In the event the joint venture is unsuccessful, the nonprofit still owns the underlying assets that can be sold to discharge its debts. Regardless, the nonprofit might still consider selling the real property to a REIT or other real estate investor to generate immediate cash to discharge indebtedness and fund the foundation.
The lease of the hospital to the joint venture will be a change of ownership for Medicare and state licensure purposes. As a result, there will be state and federal filings that must be completed prior to the effective date of the lease. In certificate of need states there will be, at minimum, a notice requirement. In many states, the change of ownership filing is ministerial and not subject to challenge. There are states, however, in which the change from the nonprofit to the joint venture will require approval of the state healthcare regulatory authority—this approval may be discretionary.

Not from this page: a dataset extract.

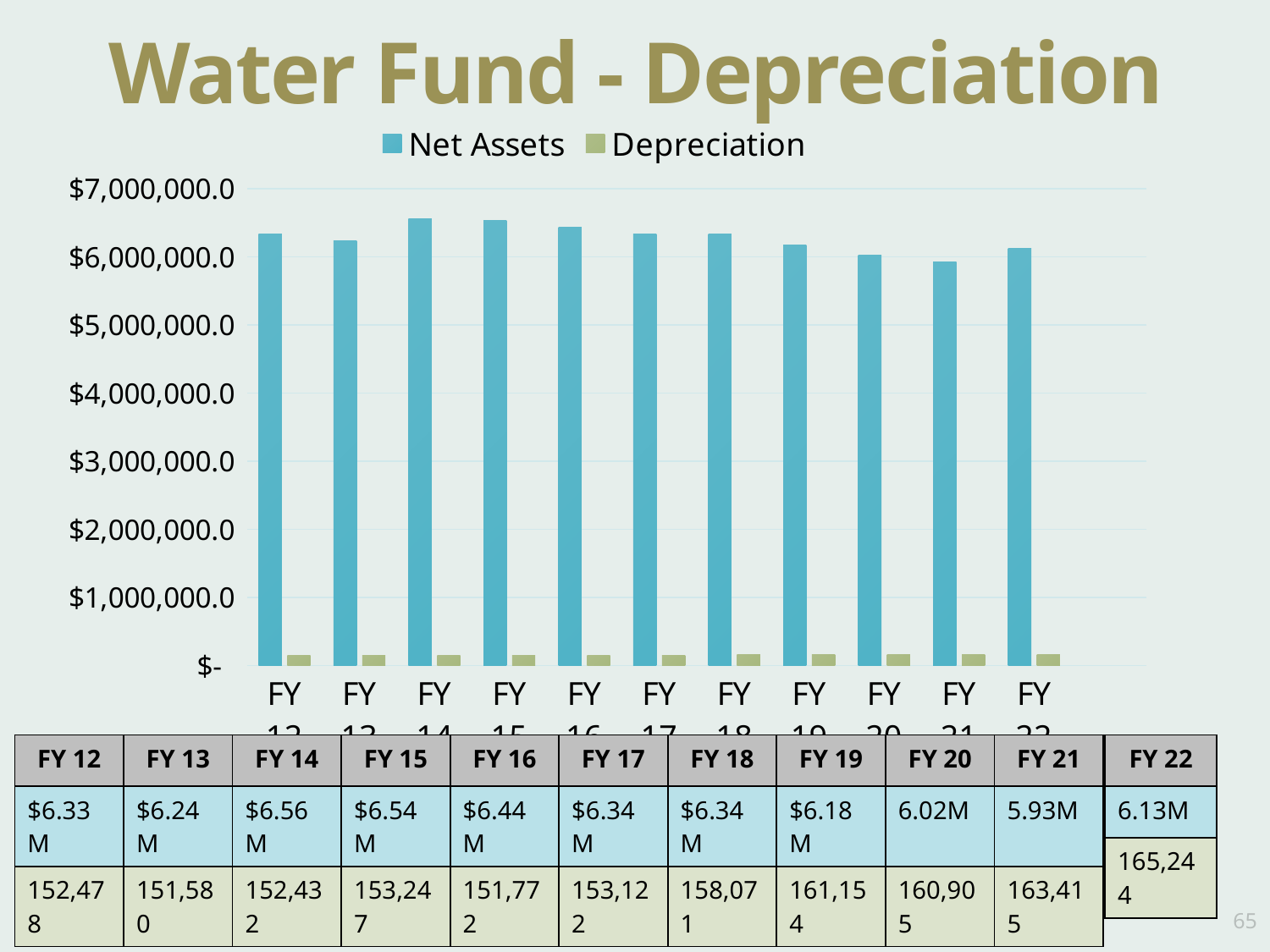
How many series does the legend list? 2 What is the Net Assets value for FY 14? $6.56M Is the Net Assets value for FY 14 greater or less than $6,000,000.0? greater What is the Depreciation value for FY 22? 165,244 What is the Net Assets value for FY 21? 5.93M What is the Depreciation value for FY 12? 152,478 Which fiscal year has the lowest Net Assets? FY 21 How many fiscal years are shown on the x axis? 11 Which fiscal year has the highest Net Assets? FY 14 Which is larger, Net Assets in FY 14 or Net Assets in FY 21? FY 14 Which fiscal year has the highest Depreciation? FY 22 What is the difference in Depreciation between FY 22 and FY 12? 12,766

Finally, some states have enacted nonprofit conversion statutes that will require filings with the state attorney general in order to convert the nonprofit hospital into a joint venture. In some states, complying with the conversion statutes can be time consuming and costly. Since the joint venture will be a new provider of healthcare services, not only will it be required to obtain a new provider number, but it must also enter into new contracts with managed care payers. Often managed care payers have a vested interest in seeing failing hospitals survive because of their desire for in-market competition. Additionally, physician owners can be persuasive in encouraging the managed care payers to contract with the joint venture at attractive rates.
Struggling nonprofit hospitals can be saved by joint venturing with physicians in the community. By doing so, the hospital's mission can be preserved, key community healthcare services retained, and creditors will often enjoy a greater recovery than is typically the case when the organization is sold or its debt restructured.